- Prince Harry joins up with England U20s
- England face Ireland in World Rugby U20 Championship in Manchester
RFU Vice-Patron Prince Harry today joined 30 young people for a training session to remember at Alexandra Park in Stockport. He appeared alongside the England U20s squad, who were taking time out from their preparations for the World Rugby U20 Championship Final on Saturday.
During the visit, Prince Harry and the squad worked with a group of local youngsters taking part in a traditional and freestyle rugby skills workshop with four-time freestyle football world champion Andrew Henderson. They watched a demo of incredible handling, footwork and control before showing off their own tricks with a rugby ball.
England U20 scrum half Max Green, who was offering tips and advice to the young people present said: “It’s been great for the squad to take time out and come here today. Not only getting to meet Prince Harry, but all the young lads and girls who have been enjoying rugby through StreetGames. Andrew has some incredible skills and we’ve really enjoyed giving them a go ourselves – some with more success than others!”
The event comes as StreetGames joins the RFU’s flagship social responsibility programme, Try for Change, which aims to grow the power of rugby for social good. StreetGames, identified as a key partner to aid delivery to 14-25 year olds in disadvantaged communities, runs ‘Doorstep’ and ‘Pop Up’ clubs across the country offering accessible and interactive sports opportunities.

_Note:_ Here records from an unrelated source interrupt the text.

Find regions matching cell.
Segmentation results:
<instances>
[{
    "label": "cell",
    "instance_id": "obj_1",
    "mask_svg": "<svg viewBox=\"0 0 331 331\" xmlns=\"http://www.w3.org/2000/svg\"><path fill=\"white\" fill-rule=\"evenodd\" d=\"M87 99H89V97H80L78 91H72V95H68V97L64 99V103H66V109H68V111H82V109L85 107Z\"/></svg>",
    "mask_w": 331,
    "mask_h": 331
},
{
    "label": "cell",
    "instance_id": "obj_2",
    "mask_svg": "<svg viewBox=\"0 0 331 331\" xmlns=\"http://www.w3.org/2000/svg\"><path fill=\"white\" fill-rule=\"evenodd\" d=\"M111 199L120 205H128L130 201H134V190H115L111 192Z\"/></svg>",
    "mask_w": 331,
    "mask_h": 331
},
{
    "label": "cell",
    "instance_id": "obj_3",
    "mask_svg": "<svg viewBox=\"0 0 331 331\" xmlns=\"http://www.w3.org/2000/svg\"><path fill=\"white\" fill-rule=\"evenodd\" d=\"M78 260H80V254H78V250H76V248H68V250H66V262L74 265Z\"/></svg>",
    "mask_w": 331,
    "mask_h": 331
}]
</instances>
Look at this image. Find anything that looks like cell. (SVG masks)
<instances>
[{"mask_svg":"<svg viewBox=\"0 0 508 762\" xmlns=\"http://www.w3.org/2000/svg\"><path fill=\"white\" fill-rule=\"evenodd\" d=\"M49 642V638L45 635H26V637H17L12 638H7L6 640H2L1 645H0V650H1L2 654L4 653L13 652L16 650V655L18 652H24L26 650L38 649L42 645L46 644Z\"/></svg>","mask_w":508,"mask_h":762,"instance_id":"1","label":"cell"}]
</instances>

Prince Harry is a keen supporter of the RFU's efforts to make rugby more inclusive and help tackle social challenges around educational and social inclusion, mental and physical wellbeing, unemployment and community cohesion.Speaking at the event, Josh Osbourne a student at Stockport Academy said: “Today has been amazing. Prince Harry was really down to earth and got stuck in with all the skills. It was really awesome to meet him and the England team as well.”
Jane Ashworth, Chief Executive, StreetGames commented: “As teenagers move into adulthood they play regular, organised sport less and the rate of this drop-off is greatest in disadvantaged communities. Its StreetGames job to make sure the young people have a great experience of sport and have positive memories to carry them into active adulthood.”
This visit is part of a wider tournament Try for Change outreach programme with participating teams visiting a charity, school or community group that ‘improves lives through rugby’.